JOHANNESBURG (miningweekly.com) – The Chamber of Mines (CoM) on Monday expressed concern over the rising number of fatalities in South Africa’s mines after recent accidents brought the number of fatalities to date this year to 76, overtaking the 73 deaths reported for the same period in 2016.
Over the last few weeks, several fall-of-ground incidents, triggered by seismic activity, had claimed several lives.
“This is particularly disappointing given the consistent improvement the industry has seen over the past two decades,” the chamber said in a statement, highlighting the progress that had been made over the last 25 years.
Between 1993 and 2016, the number of fatalities in the industry declined by around 88%, while fatalities as a result of fall-of-ground incidents declined by 92%.
To further minimise the possibility of fall-of-ground incidents, which have been a major focus for industry over many years as South Africa is home to the world’s deepest mines, the Mine Health and Safety Council (MHSC) has injected more than R150-million into fall-of-ground research.

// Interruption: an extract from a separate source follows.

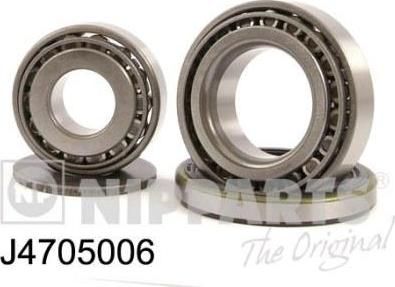 NIPParts J4705006 комплект подшипника ступицы колеса на MITSUBISHI L 300 фургон (P0_W, P1_W, P0_V, P1_V, P_2V, P2_W)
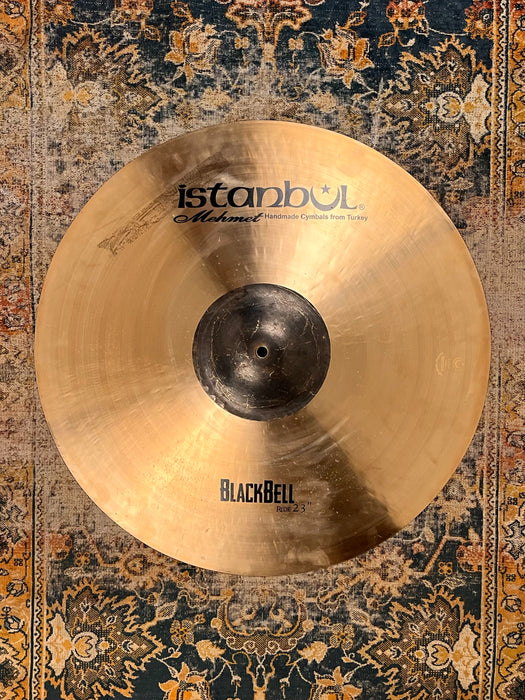 Rare 23” ISTANBUL Mehmet BLACK BELL Ride 3697 g DARK! Clean!  Raw Bell & Hand Hammered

“On behalf of Chamber-member CEOs, I want to assure our employees, their families and our communities that, even though progress has been made, we recognise that much remains to be done and that every fatality is one too many,” said Anglo American Platinum CEO Chris Griffith.
The CoM said Griffith had informed the Chief Inspector of Mines of all efforts currently being made to reverse this trend.
“Among these and noting that fatalities from seismic events (rockbursts) have increased while rockfalls have decreased, AngloGold Ashanti South Africa head Chris Sheppard, sponsor of the Mining Industry Occupational Safety and Health fall-of-ground team, will lead a task team to develop a summary of rockburst leading practices and propose the best ways to share these efforts with all those who are involved in deep level mining,” the chamber added.